Copy exactly the run of lines that begins at the line with "If we consider" and ends at the final line of the entries.

++++ Record list

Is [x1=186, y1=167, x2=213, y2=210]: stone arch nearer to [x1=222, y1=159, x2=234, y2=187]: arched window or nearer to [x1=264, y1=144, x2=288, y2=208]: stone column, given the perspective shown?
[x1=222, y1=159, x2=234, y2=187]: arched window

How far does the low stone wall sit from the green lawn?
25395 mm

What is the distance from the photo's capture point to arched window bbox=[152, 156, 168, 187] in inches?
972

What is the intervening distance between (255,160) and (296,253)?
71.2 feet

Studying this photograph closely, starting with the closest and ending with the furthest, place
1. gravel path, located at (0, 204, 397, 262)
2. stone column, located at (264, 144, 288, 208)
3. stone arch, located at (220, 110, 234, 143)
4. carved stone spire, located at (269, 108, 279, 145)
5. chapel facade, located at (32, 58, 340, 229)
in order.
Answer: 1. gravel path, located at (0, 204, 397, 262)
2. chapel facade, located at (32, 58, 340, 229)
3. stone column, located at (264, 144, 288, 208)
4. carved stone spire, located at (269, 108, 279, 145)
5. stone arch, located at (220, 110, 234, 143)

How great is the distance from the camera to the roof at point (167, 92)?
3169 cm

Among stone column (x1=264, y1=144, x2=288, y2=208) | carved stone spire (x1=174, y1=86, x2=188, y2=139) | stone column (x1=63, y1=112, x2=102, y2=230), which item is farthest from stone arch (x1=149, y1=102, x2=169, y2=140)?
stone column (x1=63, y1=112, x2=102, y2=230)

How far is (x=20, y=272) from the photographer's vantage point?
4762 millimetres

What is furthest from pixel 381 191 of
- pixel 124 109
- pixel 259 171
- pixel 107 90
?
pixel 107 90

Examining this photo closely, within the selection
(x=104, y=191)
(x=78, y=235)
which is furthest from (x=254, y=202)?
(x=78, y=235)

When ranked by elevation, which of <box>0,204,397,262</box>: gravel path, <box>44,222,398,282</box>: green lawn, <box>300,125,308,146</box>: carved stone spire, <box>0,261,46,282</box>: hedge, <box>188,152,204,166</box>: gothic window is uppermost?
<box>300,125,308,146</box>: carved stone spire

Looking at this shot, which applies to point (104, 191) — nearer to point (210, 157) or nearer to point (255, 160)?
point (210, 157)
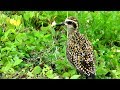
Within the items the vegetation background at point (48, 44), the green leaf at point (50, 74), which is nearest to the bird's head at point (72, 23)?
the vegetation background at point (48, 44)

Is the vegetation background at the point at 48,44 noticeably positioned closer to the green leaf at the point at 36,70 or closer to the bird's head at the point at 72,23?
the green leaf at the point at 36,70

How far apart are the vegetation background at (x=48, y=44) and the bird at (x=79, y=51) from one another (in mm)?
115

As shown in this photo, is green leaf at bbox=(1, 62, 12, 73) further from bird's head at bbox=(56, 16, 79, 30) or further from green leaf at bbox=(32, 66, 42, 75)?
bird's head at bbox=(56, 16, 79, 30)

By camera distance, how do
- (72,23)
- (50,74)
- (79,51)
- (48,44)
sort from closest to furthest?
(79,51)
(50,74)
(72,23)
(48,44)

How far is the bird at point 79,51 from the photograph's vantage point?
6336 millimetres

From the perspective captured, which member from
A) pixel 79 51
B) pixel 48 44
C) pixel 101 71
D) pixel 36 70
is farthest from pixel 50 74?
pixel 48 44

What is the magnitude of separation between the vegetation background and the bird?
0.12 metres

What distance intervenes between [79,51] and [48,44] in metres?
0.78

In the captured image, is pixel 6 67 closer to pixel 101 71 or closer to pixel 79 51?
pixel 79 51

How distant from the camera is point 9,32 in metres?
7.38

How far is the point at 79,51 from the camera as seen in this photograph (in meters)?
6.55
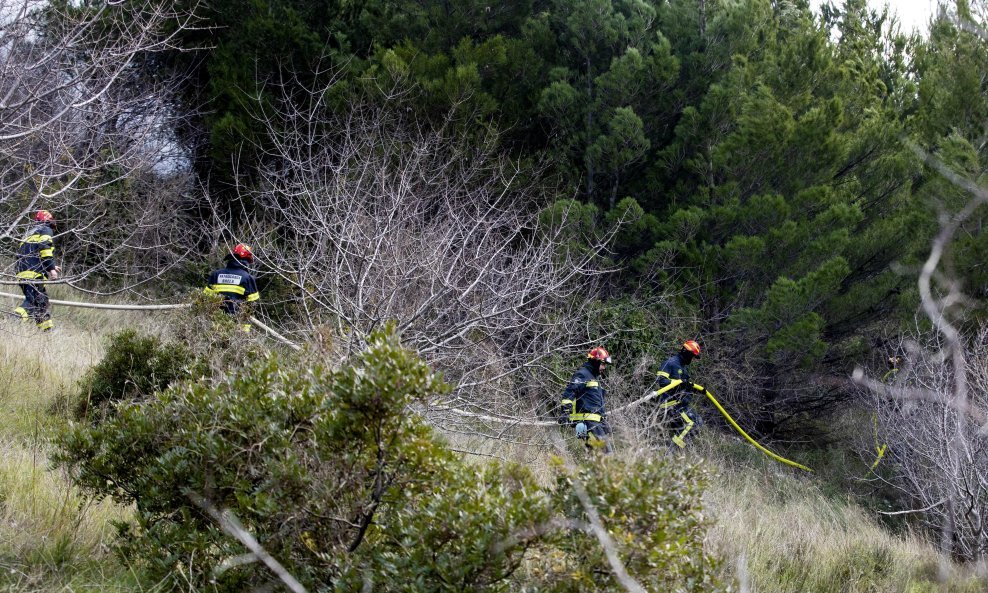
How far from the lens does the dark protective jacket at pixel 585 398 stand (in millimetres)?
8805

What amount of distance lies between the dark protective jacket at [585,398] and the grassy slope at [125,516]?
739 millimetres

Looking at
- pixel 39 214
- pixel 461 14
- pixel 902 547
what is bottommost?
pixel 902 547

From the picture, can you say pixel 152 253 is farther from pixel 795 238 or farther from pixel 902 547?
pixel 902 547

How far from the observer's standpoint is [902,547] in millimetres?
9531

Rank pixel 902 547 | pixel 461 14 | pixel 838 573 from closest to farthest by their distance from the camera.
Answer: pixel 838 573 → pixel 902 547 → pixel 461 14

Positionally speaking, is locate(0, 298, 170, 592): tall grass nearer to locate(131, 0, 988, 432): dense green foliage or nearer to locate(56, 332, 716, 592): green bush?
locate(56, 332, 716, 592): green bush

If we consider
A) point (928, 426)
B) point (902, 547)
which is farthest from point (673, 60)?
point (902, 547)

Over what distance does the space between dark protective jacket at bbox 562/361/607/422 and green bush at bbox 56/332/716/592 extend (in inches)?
181

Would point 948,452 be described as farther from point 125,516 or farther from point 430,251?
point 125,516

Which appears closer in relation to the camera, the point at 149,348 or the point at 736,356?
the point at 149,348

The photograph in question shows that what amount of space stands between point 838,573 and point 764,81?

++++++++

_Task response_.
If we consider
A) point (928, 426)
B) point (902, 547)
which is farthest from point (673, 60)?
point (902, 547)

Over what distance does the space between dark protective jacket at bbox 562/361/607/422 and green bush at bbox 56/332/716/592 extend (in inches)?
181

Would point 948,452 be described as farther from point 125,516 or farther from point 430,251?
point 125,516

Which appears closer in relation to the camera, the point at 149,348 or the point at 736,356?
the point at 149,348

The photograph in question shows that what amount of space stands between point 838,573 and point 764,81?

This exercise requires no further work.